Keywords: lifelog, data mining, machine laerning, sleep quality, personality, mood, depression

1. Introduction

As an important concept in biological and psychological studies, self-awareness is the experience of own personality or individuality of an individual (). It describes how an individual consciously understands their character, feelings, and desires. The previous studies on self-awareness mainly explored the physical and mental status of people with human effort, such as field research study (), user study (), and questionnaires (). However, these methods are time-consuming and limited to the laboratory environment, which is impossible for large-scale applications in daily life.




With the development of portable devices and storage techniques, recording daily life with digital sensors, such as wristbands and smartphones, becomes increasingly popular. As a result, lifelog, as the data reflection on life experience passively gathered and processed with multimedia sensors (), has drawn attention in academy and industry. The lifelog provides a new possibility for self-awareness detection, as it has been proved that daily activity reflects the subjective health status of people ().

Current lifelog analysis mainly focuses on the objective reflection of lifelog for a specific short-term goal, such as scene searching, diet monitoring, and item recommendation. However, the ultimate goal of lifelog should be to record detailed memories in the daily activities of an individual and help people better understand and live their life (). Therefore, it is necessary to move from objective analysis to subjective understanding of lifelog, and connect lifelog with the lifelogger more tightly.

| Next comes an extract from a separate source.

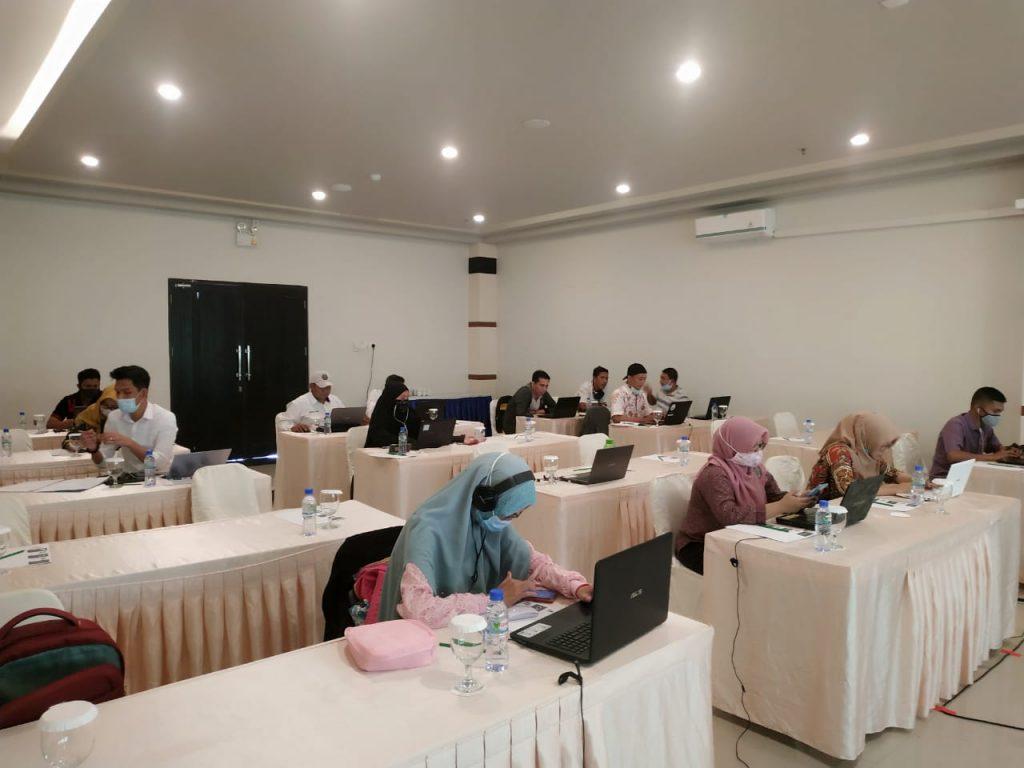 Bersiap Jalani Merdeka Belajar, TI UMRAH Laksanakan Workshop Penyusunan Kurikulum MBKM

Having noticed this tendency in lifelogging research studies, we propose to improve the life-long self-awareness of people on the physical and mental status with the help of lifelog records. We integrate a series of our recent research studies about applying lifelogging to detect subjective self-awareness, revealing the great potential of lifelog on self-exploring for ordinary people.

To be specific, four topics about life-long self-awareness exploration based on lifelog data are introduced, from physical analysis on sleep quality prediction, to psychological exploration about static personality detection, real-time mood detection and prediction, and further depression mood detection. Generally, experiments on all topics follow the same schema: 1) lifelog data collection, 2) activity features extraction, 3) label tagging, and 4) prediction/detection with popular machine learning models. All four topics give insight into the relation between lifelog and the physical/psychological status of lifeloggers, and the experiments show that lifelog does reflect abundant information for self-understanding. However, due to the limitation of dataset collection, cross-task analyses are not applied in these experiments. To formalize lifelog data collection and achieve the goal of long-term stable records for ordinary people, we build an application for semi automatic multi-dimensional dataset collection, which frees users from integrating heterogeneous data, helpful for the more in-depth research studies on lifelog and psychology in the future.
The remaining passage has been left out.